Knowledge is the foundation on which software companies are built. Unfortunately, knowledge is rarely ever distributed evenly in the team. Often, the team members have different expertise in different areas, which is problematic when a member leaves and a new one comes in at different stages of the project; this often leads to delays in the completion of the project.

To avoid this, companies should ensure they have an effective system for transferring knowledge between the software development team members. Sometimes, software companies will outsource parts of their projects to a third party. This is a great way of getting a project done faster and more efficiently. In addition to helping with project completion, your team can learn new techniques and technologies from the other company. For this to happen, you need to have in place a system to ensure that the third party transfers as much knowledge as possible to your development team.

Below are some methods organizations can use to ensure effective knowledge transfer within the development team:

 

Pair programming

Pair programming is a technique that involves two programmers sharing a single workstation and working together on a common development problem. The person at the keyboard, known as the “driver,” does the actual coding while the other programmer, known as the “navigator,” inspects the process. The “driver” gives a running commentary on everything he or she is doing. For an effective pair programming session, the two programmers should switch roles now and then.
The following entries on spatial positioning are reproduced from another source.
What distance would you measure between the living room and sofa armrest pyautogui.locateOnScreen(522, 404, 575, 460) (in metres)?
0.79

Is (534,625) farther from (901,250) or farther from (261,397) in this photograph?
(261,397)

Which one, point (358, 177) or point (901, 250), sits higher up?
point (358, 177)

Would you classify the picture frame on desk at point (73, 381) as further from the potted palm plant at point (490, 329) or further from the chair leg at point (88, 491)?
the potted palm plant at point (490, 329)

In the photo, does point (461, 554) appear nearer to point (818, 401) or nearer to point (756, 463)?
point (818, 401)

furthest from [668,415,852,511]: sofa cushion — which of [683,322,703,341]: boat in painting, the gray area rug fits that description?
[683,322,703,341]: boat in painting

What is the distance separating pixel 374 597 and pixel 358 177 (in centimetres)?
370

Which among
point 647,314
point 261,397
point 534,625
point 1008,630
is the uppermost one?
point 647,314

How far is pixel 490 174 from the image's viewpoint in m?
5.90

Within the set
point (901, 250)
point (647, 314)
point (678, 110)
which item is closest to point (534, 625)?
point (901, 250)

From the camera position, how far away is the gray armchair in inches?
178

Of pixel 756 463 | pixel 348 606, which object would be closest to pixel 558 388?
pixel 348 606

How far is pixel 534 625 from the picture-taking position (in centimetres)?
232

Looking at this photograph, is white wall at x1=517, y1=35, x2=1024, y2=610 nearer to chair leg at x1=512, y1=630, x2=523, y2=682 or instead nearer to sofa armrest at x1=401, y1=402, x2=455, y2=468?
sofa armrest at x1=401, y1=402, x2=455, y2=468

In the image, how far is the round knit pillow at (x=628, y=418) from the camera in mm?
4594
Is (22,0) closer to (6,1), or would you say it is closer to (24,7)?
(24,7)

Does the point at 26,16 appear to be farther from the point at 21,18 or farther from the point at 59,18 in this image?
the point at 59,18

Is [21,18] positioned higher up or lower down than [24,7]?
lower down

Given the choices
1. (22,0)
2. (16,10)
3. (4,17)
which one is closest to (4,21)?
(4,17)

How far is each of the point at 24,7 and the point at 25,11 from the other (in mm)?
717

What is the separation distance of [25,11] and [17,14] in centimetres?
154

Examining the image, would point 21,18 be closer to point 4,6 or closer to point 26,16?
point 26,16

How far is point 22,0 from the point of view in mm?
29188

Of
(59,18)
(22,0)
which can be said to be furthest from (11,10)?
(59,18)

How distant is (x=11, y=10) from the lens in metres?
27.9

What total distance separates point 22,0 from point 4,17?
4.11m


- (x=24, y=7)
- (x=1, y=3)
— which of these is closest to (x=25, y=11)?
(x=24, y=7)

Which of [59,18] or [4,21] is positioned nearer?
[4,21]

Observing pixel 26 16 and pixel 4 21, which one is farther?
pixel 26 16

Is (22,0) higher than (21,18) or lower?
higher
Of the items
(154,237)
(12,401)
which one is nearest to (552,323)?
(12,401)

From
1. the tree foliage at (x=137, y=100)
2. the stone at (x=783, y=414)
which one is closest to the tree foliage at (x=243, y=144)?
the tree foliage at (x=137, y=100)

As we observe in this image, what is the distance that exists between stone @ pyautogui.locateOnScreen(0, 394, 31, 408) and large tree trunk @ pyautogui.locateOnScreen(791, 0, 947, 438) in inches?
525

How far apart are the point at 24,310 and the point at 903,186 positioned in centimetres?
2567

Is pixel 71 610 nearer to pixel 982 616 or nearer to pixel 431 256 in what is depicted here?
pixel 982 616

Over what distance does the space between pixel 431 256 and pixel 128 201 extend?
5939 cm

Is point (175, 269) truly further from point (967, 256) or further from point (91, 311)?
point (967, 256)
Pair programming is an effective method of knowledge sharing since the navigator is usually paired with a driver who is skilled in areas in which the navigator is unfamiliar. In addition, the running commentary allows better articulation of coding complexities, helping the navigator grasp tacit knowledge that cannot be transferred through documentation.

 

Team code reviews

Team code reviews are when the whole development team looks over the code once a programmer is done working on it. The team checks whether there are any logic errors in the code, whether all requirements are met, and whether the new code is in line with existing style guidelines. Code reviews help the less experienced members of the team learn the code base, uncover gems of hidden knowledge within the code, and help them grow their skill sets by learning new techniques and technologies. It also helps your team to ascertain the quality of the code.

 

Hackathons

Hackathons are competition-style events that require a group of developers to collaborate on a project over a short period of time. After the allocated time is over, each group then presents their project to the other participants. By collaborating to rapidly complete a project, group members are able to learn from each other in an environment that also allows them to apply what they have learned. If you outsource some of your projects to third-party companies, grouping together your developers and those from the other company creates a great opportunity for them to learn from each other.

 

Brown Bag Lunches (BBL)

These are more of networking events where the team members bring their own food and socialize together over lunch, sharing information and knowledge in a relaxed setup. Brown Bag Lunches present a good opportunity for developers to catch up on the latest industry trends and best practices.

There is no one-size-fits-all approach for effective knowledge transfer within software development teams. Instead, organizations should find the right combination that works well based on their team and workload. Hackathons and paired programming help the team learn within a short period of time while team code reviews and Brown Bag Lunches are great long-term learning methods.